## [Given data]
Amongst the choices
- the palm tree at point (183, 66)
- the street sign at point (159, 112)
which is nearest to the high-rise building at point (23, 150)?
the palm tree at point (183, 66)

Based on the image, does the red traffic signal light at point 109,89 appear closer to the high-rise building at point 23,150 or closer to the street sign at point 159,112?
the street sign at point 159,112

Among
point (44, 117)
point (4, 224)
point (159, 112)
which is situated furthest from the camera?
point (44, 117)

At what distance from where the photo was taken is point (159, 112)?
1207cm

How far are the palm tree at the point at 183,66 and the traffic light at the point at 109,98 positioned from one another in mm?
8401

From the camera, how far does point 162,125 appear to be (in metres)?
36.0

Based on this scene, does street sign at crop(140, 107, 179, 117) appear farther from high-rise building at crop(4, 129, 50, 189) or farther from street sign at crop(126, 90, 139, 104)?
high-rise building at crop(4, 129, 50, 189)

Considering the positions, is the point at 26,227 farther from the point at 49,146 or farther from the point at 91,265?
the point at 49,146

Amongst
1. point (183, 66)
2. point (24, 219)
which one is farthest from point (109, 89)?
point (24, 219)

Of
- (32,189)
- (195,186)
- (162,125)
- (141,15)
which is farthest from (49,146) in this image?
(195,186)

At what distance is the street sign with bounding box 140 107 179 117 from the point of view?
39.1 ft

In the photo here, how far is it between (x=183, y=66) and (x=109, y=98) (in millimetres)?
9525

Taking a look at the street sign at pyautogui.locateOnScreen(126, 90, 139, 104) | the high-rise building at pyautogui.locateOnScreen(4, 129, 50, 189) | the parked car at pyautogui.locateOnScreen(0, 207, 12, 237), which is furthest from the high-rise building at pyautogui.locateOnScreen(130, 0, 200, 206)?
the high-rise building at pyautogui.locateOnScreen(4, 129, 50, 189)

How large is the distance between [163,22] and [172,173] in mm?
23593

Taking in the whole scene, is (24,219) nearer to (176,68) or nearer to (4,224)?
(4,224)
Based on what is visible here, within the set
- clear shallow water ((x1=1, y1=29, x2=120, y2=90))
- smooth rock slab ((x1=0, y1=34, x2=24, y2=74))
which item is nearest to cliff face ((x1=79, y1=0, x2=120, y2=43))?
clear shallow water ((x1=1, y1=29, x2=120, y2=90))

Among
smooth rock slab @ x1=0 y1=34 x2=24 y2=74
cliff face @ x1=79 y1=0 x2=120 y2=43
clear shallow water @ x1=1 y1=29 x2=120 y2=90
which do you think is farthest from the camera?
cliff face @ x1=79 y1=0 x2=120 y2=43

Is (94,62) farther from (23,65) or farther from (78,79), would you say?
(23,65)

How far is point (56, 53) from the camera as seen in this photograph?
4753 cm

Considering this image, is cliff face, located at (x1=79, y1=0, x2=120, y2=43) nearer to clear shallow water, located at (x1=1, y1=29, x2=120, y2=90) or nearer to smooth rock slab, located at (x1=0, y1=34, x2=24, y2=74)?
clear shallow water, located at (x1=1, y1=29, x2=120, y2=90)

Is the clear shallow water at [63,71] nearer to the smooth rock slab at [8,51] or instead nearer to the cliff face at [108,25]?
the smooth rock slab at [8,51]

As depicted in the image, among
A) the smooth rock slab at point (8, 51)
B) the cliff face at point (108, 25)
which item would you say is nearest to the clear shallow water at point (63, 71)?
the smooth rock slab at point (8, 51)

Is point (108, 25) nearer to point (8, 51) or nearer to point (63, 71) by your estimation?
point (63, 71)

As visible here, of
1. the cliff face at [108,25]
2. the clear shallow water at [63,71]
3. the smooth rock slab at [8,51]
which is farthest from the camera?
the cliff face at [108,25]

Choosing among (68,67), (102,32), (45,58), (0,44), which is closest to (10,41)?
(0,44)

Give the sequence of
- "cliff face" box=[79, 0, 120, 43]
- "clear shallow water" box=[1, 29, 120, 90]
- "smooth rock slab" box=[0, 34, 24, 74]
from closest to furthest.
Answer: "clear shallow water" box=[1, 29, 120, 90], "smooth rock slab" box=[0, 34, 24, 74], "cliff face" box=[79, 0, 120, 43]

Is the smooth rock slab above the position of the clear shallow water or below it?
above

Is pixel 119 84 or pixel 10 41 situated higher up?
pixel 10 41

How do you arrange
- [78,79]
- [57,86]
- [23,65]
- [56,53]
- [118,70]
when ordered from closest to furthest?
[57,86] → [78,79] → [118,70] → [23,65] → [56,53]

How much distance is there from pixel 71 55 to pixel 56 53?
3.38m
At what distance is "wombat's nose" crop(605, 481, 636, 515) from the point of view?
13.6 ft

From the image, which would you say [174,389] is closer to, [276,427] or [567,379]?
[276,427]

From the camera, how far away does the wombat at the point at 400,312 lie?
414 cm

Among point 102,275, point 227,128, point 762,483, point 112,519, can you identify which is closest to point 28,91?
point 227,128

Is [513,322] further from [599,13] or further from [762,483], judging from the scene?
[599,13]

## [Objective]
Rewrite the part of the data that opens with the line containing "Is the clear" and runs through the end of the data, changing every "nearer" to "closer" and keeping everything else unchanged.

## [Written answer]
Is the clear shallow water at [63,71] closer to the smooth rock slab at [8,51] or instead closer to the cliff face at [108,25]?
the smooth rock slab at [8,51]

As depicted in the image, among
A) the smooth rock slab at point (8, 51)
B) the cliff face at point (108, 25)
which item would you say is nearest to the clear shallow water at point (63, 71)?
the smooth rock slab at point (8, 51)

Is point (108, 25) closer to point (8, 51) or closer to point (63, 71) by your estimation?
point (63, 71)

As visible here, of
1. the cliff face at [108,25]
2. the clear shallow water at [63,71]
3. the smooth rock slab at [8,51]
which is farthest from the camera?
the cliff face at [108,25]

Choosing among (68,67), (102,32), (45,58), (0,44), which is closest to (10,41)?
(0,44)

Give the sequence of
- "cliff face" box=[79, 0, 120, 43]
- "clear shallow water" box=[1, 29, 120, 90]
- "smooth rock slab" box=[0, 34, 24, 74]
from closest to furthest.
Answer: "clear shallow water" box=[1, 29, 120, 90], "smooth rock slab" box=[0, 34, 24, 74], "cliff face" box=[79, 0, 120, 43]

Is the smooth rock slab above the position of the clear shallow water or below it?
above

Is pixel 119 84 or pixel 10 41 situated higher up?
pixel 10 41

How do you arrange
- [78,79]
- [57,86]
- [23,65]
- [56,53]
- [118,70]
when ordered from closest to furthest?
[57,86] → [78,79] → [118,70] → [23,65] → [56,53]

How much distance is there from pixel 71 55 to pixel 56 53?
3.38m
At what distance is "wombat's nose" crop(605, 481, 636, 515) from the point of view?
13.6 ft

From the image, which would you say [174,389] is closer to, [276,427] or [567,379]?
[276,427]

From the camera, how far away does the wombat at the point at 400,312 lie?
414 cm

Among point 102,275, point 227,128, point 762,483, point 112,519, can you identify which is closest to point 28,91?
point 227,128

Is [513,322] further from [599,13] or further from [762,483], judging from the scene?
[599,13]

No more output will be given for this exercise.